Zëro
L’histoire se poursuit mais ne se répète pas. Tracté par l’envie et le plaisir, Zëro continue de s’offrir la liberté d’arpenter de nouveaux territoires, de prendre de nouveaux risques, de pousser sa musique dans des recoins encore inexplorés chez lui. Sans jamais s’y perdre. Ainsi, cinq ans après l’excellent ‘Hungry Dogs (In The Backyard)‘, et deux après le court mais indispensable ‘Places Where We Go In Dreams‘, le (désormais) trio lyonnais ajoute un cinquième album à sa discographie. Et non des moindres.

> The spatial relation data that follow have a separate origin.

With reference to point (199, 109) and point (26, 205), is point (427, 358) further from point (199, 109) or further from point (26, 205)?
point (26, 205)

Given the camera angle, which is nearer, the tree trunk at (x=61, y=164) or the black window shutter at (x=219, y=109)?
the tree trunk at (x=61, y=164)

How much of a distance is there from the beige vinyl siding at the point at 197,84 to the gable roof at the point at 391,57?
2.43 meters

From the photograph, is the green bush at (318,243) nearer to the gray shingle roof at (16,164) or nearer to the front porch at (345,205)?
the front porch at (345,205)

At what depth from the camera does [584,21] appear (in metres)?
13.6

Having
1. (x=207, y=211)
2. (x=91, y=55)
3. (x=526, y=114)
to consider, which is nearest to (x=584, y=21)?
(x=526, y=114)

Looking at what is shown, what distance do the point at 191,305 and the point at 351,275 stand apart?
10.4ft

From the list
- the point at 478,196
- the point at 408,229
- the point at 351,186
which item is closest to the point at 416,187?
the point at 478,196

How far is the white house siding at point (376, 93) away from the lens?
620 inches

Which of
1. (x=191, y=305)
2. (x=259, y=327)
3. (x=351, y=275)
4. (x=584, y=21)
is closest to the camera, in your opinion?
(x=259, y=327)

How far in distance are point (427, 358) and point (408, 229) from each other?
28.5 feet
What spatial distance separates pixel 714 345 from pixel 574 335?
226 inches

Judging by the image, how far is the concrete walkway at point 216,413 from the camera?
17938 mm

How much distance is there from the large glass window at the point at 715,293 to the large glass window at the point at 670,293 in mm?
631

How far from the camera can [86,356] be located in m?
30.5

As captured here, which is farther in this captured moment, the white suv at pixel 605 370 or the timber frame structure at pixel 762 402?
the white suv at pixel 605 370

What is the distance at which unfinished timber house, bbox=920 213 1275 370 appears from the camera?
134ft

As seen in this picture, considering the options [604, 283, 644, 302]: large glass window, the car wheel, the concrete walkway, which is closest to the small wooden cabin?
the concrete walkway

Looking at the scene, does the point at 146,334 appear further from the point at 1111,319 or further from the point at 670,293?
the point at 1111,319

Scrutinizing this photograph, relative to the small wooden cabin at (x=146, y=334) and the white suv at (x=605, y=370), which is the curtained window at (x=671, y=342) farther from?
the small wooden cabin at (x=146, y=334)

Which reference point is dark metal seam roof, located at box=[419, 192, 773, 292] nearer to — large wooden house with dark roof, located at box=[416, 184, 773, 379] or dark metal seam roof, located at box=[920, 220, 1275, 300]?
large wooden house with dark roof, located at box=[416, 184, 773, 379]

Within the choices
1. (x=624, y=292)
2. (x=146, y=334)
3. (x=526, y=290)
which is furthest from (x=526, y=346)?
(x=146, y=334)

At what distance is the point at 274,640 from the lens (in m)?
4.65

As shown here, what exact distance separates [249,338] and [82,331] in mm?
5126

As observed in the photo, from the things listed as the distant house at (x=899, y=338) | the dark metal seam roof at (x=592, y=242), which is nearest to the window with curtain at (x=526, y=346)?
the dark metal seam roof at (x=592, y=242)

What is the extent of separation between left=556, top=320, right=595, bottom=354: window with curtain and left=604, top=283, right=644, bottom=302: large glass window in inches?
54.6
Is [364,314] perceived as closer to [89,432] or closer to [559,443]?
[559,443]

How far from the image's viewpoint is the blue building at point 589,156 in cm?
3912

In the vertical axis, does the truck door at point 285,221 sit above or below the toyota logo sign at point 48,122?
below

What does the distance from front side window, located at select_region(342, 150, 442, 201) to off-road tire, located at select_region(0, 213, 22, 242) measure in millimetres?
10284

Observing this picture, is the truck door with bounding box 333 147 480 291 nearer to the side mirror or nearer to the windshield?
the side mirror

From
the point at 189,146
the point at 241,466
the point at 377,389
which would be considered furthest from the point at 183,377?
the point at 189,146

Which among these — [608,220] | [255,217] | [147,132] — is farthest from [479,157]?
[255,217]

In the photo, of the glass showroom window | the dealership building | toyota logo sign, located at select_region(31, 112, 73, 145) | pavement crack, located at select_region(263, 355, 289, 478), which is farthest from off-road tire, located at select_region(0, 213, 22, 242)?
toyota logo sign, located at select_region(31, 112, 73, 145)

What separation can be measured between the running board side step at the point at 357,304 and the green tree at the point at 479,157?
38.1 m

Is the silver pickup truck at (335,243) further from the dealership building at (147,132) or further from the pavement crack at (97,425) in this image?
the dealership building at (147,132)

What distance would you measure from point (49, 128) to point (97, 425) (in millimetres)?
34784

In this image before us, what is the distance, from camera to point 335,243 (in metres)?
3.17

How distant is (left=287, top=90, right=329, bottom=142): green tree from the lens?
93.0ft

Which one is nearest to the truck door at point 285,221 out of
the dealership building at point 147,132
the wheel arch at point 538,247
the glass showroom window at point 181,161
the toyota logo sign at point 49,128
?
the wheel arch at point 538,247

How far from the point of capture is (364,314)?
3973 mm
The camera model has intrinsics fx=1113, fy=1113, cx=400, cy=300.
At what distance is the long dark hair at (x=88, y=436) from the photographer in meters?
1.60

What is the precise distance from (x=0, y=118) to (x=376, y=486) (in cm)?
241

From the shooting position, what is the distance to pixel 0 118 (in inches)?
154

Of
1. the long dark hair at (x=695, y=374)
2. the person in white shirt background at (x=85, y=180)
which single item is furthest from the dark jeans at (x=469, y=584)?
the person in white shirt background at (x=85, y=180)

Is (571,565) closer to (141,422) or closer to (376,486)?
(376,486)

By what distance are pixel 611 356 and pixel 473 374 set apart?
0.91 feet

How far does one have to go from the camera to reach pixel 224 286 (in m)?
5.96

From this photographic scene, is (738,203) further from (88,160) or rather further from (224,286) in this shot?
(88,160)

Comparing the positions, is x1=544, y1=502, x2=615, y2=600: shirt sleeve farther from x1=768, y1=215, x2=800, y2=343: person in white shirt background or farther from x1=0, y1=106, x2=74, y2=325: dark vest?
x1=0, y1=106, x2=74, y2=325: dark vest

Rouge comme le fer qui marque indéfiniment, ‘San Francisco’ trace les dernières pérégrinations musicales du groupe. Moins immédiate que ses prédécesseurs qui avait fait de leurs compositions directes leur particularité, cette nouvelle salve voit Zëro aborder plus généreusement la pop et les ambiances cinématographiques chères à la Bay Area : une ligne directrice qui ne se fait sentir que par bribes sur l’entame ‘Last Bills For Lapdance’ partagée entre la tension du post rock et la nervosité du noise rock, mais qui prend peu à peu ses aises pour finalement laisser jaillir des mélodies lumineuses (‘Cheap Dream Generator’), une atmosphère légère inhabituelle chez les lyonnais (‘Ich… Ein Groupie’, les contours jazz du titre éponyme), et dessiner des décors inédits chez eux (‘Lac Baïkal’, ‘Jed/Snowdog’).
Pourtant, ‘San Francisco’ ne dépayse pas celui qui se nourrit depuis tant d’années de la tension et de l’obscurité émises par le groupe. Eléments indispensables, fil rouge d’une discographie distinguée et racée, elles sont encore là, contenues ou libérées, mais toujours immuables pour laisser les trois musiciens broder leurs velléités à partir d’elles, papillonner au gré d’envies nouvelles. En attestent ‘The Drum Thing’, ‘Boogie Tango Thrill’, et ‘Cracking’, tous magnifiques d’intensité et de puissance en plein coeur d’un ‘San Francisco’ rappelant aussi, ici ou là, l’héritage de Chicago chez ces Zëro dont on a toujours plus envie de virer la première lettre.